Spécialité: Infertilité
Theme: Endométrioses


JTA 1996

Endométriose et cœlioscopie

endométriose minime et stérilité :y a-t-il une place pour le traitement cœlioscopique ?

J. COHEN*

Qu'est-ce que l'endométriose minime ?

Selon la classification de l'AFS, l'endométriose minime est définie par des lésions de stade I dont le score AFS ne dépasse pas 5. Les lésions correspondent à des aspects de nombre et de coloration différents, mais elles ont en commun leur petitesse. on peut associer à ces lésions, les endométrioses modérées dont le score est inférieur ou égal à 5.

Il peut s'agir de lésions péritonéales, ovariennes, superficielles, associées ou non à des adhérences vélamenteuses de lésions péritonéales profondes de moins de 3 cm ou des adhérences péri-aanexielles denses, mais limitées en surface.

La classification AFS toutefois ne permet pas de différencier les divers types d'atteintes endométriosiques (péritonéale, ovarienne, tubaire, facteur inflammatoire, etc.).Tous les types de lésions sont possibles.
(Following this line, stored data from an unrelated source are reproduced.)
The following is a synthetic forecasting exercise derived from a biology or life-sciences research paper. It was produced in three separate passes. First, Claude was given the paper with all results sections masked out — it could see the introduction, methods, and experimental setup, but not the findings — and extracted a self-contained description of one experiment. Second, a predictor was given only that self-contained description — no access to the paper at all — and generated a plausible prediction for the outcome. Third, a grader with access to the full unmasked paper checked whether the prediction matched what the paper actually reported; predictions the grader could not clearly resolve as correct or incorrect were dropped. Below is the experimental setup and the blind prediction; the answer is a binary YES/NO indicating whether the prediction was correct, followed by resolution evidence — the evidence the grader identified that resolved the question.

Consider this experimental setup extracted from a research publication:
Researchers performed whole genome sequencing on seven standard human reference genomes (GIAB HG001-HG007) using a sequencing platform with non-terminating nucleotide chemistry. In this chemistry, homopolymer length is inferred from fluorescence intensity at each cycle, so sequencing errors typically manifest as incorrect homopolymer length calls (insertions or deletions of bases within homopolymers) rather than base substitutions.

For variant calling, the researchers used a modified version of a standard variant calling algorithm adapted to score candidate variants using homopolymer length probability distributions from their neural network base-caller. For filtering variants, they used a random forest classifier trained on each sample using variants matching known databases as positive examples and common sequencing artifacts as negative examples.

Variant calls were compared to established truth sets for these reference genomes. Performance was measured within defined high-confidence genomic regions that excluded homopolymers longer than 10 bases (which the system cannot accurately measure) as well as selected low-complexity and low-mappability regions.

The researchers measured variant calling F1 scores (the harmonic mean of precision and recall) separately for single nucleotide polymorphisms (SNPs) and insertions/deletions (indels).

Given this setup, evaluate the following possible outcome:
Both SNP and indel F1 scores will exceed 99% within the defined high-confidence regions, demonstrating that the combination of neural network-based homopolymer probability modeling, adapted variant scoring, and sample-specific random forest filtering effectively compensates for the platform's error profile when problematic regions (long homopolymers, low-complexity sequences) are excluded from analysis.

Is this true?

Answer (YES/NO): NO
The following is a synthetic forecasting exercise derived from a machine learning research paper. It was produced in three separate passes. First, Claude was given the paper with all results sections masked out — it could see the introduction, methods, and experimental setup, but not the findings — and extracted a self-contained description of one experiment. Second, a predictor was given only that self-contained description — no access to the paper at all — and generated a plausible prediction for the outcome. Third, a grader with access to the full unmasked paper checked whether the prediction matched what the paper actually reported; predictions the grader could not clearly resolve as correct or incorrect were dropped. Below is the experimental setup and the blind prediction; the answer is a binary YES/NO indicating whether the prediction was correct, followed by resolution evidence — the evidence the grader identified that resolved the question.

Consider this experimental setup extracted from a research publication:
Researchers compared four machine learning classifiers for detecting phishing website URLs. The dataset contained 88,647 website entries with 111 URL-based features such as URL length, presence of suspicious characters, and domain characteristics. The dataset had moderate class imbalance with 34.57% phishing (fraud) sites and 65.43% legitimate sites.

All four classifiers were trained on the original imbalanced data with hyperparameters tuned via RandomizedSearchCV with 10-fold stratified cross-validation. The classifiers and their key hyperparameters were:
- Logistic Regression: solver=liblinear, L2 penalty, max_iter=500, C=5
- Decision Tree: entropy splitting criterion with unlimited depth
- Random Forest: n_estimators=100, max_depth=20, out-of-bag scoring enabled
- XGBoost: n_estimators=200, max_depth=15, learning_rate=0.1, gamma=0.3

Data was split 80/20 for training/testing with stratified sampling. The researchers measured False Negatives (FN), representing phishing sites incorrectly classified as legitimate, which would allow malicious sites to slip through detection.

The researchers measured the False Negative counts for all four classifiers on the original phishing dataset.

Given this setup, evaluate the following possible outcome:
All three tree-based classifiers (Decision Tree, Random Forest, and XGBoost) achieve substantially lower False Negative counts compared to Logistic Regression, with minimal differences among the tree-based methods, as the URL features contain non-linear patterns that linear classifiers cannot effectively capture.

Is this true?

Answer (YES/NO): NO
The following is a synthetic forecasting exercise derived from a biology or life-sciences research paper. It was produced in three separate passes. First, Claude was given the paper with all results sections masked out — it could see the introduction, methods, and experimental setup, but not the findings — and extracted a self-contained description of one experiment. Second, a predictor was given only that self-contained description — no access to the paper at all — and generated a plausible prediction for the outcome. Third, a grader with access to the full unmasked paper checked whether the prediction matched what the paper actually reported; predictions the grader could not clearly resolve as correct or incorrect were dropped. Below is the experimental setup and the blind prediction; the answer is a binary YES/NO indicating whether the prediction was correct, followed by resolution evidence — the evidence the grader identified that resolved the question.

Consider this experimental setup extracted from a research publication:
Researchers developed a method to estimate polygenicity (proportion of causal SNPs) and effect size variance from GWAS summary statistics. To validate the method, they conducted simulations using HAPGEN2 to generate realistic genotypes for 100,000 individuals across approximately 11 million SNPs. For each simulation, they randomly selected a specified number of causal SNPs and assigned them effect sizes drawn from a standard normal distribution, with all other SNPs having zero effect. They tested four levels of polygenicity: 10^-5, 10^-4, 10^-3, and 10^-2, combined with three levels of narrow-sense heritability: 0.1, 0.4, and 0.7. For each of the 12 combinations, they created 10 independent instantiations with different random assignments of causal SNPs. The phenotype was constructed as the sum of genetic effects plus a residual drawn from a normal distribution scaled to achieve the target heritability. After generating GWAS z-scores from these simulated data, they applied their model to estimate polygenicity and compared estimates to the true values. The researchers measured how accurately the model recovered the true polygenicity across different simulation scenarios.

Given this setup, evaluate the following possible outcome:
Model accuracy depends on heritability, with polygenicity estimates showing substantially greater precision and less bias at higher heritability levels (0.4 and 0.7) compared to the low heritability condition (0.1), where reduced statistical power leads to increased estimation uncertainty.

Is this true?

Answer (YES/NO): NO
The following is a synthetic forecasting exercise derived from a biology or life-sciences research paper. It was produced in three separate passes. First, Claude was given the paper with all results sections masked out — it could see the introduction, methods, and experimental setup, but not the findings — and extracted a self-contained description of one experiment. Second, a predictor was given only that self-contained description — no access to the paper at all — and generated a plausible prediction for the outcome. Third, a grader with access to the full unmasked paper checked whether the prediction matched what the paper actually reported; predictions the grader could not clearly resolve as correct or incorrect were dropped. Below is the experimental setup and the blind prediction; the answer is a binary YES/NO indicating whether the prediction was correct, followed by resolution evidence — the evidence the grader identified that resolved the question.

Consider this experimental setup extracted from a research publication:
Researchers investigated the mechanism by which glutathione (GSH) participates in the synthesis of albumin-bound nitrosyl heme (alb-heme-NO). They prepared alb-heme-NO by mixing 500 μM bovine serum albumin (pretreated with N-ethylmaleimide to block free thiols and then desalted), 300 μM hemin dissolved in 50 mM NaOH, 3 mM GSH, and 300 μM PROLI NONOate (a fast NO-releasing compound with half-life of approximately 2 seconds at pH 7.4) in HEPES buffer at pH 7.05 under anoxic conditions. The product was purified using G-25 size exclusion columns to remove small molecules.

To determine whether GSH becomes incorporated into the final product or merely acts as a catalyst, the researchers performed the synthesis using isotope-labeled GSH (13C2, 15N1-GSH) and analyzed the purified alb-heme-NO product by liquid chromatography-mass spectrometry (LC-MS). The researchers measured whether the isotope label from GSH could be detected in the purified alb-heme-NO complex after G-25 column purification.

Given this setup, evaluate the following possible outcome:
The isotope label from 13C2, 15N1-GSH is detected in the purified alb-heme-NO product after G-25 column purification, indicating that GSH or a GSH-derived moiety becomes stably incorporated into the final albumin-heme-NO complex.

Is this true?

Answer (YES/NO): YES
Il peut s'agir de lésions noires ou bleu nuit, entourées d'une rétraction stellaire, pathognomoniques de l'endométriose, mais de nombreux autres aspects macroscopiques dits " atypiques "î existent :

- des opacifications blanches au contour irrégulier, voire stellaire ;

- des lésions glandulaires ayant l'aspect et la couleur de l'endomètre ;

- des vésicules rouges en raison du stroma richement vascularisé (" red flame like " ou lésion en flammèches rouges) ;

- des lésions brunes qui peuvent revêtir plusieurs aspects allant de vésicules à des kystes bruns, souvent très sombres, situés à la surface du péritoine ;

- des vésicules claires visibles sous le jour frisant d'une lumière faible ;

- des défects péritonéaux ;

- des adhérences sous-ovariennes, au sein desquelles l'examen histologique identifie des glandes endométriales ;

- des zones pétéchiales ou hypervasculaires.
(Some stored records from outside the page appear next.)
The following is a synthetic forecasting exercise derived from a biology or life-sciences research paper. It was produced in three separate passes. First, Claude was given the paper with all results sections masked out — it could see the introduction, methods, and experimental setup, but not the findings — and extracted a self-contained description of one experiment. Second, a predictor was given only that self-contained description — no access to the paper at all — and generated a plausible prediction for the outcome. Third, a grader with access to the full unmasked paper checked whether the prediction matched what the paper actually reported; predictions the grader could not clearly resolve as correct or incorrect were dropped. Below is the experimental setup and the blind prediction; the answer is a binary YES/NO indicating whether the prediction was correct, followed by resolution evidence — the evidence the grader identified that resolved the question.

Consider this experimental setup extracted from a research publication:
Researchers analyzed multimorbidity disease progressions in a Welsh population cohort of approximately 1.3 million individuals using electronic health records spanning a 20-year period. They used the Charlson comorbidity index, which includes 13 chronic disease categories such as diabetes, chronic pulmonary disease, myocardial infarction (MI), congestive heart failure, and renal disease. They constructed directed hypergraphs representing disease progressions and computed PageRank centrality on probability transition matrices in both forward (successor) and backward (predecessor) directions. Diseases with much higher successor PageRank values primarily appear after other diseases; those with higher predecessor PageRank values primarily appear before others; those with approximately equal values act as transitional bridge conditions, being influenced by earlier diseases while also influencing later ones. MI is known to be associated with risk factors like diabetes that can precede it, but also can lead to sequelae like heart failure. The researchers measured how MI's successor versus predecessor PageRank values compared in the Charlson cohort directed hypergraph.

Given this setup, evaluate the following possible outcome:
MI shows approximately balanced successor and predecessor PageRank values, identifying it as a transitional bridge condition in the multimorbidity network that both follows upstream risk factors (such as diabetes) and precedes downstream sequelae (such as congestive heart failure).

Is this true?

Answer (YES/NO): YES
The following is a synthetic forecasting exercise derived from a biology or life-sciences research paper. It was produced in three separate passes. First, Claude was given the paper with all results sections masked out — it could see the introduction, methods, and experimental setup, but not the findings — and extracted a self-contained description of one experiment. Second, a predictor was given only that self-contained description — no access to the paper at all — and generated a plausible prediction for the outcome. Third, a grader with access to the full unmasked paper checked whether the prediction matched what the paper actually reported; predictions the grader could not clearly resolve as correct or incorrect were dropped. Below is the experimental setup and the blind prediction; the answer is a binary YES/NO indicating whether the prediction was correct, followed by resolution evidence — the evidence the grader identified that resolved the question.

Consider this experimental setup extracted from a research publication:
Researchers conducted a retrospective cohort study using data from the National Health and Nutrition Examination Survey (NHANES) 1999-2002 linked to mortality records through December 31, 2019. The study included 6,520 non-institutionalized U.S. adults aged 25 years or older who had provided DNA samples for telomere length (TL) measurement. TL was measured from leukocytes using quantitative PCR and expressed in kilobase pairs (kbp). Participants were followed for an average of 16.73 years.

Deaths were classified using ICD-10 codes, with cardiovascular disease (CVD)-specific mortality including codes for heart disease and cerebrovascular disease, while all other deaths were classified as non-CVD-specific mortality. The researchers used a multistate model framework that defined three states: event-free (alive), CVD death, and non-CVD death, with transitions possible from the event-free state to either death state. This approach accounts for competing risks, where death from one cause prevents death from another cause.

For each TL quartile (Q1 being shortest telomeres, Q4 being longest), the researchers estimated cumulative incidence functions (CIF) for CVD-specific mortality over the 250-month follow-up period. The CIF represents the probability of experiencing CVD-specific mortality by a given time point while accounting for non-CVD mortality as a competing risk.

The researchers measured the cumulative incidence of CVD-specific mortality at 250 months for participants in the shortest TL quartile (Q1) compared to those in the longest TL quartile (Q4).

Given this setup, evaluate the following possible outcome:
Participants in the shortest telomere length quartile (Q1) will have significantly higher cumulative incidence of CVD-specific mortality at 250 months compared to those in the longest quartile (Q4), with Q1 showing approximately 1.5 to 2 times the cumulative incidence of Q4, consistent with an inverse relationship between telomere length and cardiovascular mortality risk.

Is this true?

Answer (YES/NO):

Fréquence de l'endométriose minime

Chez les femmes fertiles à qui on fait une coelioscopie pour stérilisation on retrouve des lésions d'endométriose dans 2 à 43 % [7]. Chez les femmes traitées pour stérilité les chiffres évoluent entre 6 et 50 % [7].Koninckx (1994) [5] a même suggéré que l'endométriose puisse survenir de manière intermittente chez toutes les femmes.

Le fait que l'on trouve tant d'endométrioses asymptomatiques chez des femmes fertiles pour lesquelles on pratique par exemple une stérilisation tubaire jette un trouble sur la relation causale entre endométriose et infertilité et fait penser que l'endométriose pourrait être un signe d'une période plus ou moins longue d'infertilité, involontaire ou même volontaire.

L'endométriose minime peut-elle entraîner la stérilité ?

Si l'endométriose, d'une manière générale, est associée à la stérilité ou à l'hypofertilité, il y a peu de travaux concernant l'endométriose minime.

Les quelques publications existantes ne vont pas dans le sens d'une relation étroite :Wheeler 1988 [10] ne retrouve pas de relation causale. Guzick 1989 [3] suggère qu'il existe un état d'hypofertilité qui diminue les chances de fécondation par rapport à une population normale.

D'ailleurs, on sait que en l'absence de traitement le taux de grossesses peut atteindre 90 % en 5 ans.

Le tableau (page suivante) indique qu'il n'y a aucune preuve actuelle d'un effet thérapeutique quelconque médical ou chirurgical dans les stérilités avec endométriose minime.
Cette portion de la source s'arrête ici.